• [Assignment] Bring together every line in the data that includes "Deluxe".

____________

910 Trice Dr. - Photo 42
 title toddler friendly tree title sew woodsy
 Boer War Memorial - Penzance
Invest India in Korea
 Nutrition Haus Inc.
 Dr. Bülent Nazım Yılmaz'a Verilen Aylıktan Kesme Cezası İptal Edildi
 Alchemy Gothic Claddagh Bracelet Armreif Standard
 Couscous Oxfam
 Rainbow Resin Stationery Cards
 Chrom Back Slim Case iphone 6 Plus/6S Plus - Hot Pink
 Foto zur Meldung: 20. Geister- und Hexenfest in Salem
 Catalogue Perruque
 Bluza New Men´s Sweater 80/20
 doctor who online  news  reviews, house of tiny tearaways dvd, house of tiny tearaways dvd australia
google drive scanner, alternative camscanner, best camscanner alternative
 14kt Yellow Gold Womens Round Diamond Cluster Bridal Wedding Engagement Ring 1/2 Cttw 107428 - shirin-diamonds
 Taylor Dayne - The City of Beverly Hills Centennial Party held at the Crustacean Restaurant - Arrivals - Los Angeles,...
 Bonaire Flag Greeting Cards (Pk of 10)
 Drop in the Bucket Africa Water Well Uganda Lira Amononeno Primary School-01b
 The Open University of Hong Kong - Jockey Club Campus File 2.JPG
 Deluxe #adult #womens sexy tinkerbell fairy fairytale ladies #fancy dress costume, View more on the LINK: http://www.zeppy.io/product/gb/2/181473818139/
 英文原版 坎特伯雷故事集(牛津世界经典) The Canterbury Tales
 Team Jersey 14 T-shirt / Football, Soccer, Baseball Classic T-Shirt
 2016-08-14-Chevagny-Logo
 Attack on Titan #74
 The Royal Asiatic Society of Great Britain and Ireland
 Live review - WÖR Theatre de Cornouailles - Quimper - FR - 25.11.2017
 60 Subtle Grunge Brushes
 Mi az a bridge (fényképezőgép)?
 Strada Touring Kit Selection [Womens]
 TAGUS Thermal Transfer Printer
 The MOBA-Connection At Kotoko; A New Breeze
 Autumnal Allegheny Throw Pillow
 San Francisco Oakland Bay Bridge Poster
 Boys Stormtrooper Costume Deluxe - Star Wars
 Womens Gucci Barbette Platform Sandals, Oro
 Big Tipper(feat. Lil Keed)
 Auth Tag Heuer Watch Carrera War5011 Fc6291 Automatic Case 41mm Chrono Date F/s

____________

• [Task response]
 Deluxe #adult #womens sexy tinkerbell fairy fairytale ladies #fancy dress costume, View more on the LINK: http://www.zeppy.io/product/gb/2/181473818139/
 Boys Stormtrooper Costume Deluxe - Star Wars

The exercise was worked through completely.